------ Given text ------

Isn’t that a continuation of “why the outlier was culled”?

More emphasis on how the data set is selected (while hard) is very useful

[–] JoBo@feddit.uk 2 points 7 months ago (1 children)

Isn’t that a continuation of “why the outlier was culled”?

Not sure I follow, but I think the answer is "no".

If you control for all the causes of a difference, the difference will disappear. Which is fine if you're looking for causal factors which are not already known to be causal factors, but no good at all if you're trying to establish whether or not a difference exists.

It's really quite difficult to ask a coherent question with real-world data from the messy, complicated reality of human beings.

A simple example:

Women are more likely to die from complications after a coronary artery bypass.

But if you include body surface area (a measure of body size) in your model, the difference between men and women disappears.

And if you go the whole hog and measure vein size, the importance of body size disappears too.

And, while we can never do an RCT to prove it, it makes perfect sense that smaller veins would increase the risk for a surgery which involves operating on blood vessels.

------ Entries supplied ------

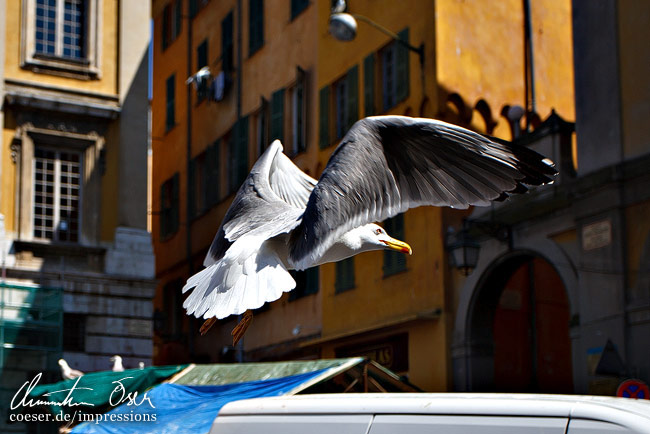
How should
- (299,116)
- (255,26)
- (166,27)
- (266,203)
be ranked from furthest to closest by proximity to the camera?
(166,27), (255,26), (299,116), (266,203)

------

* Exercise description *
Reproduce the forum thread word for word, everything from "It's really quite" down to "size disappears too.".

* Written answer *
It's really quite difficult to ask a coherent question with real-world data from the messy, complicated reality of human beings.

A simple example:

Women are more likely to die from complications after a coronary artery bypass.

But if you include body surface area (a measure of body size) in your model, the difference between men and women disappears.

And if you go the whole hog and measure vein size, the importance of body size disappears too.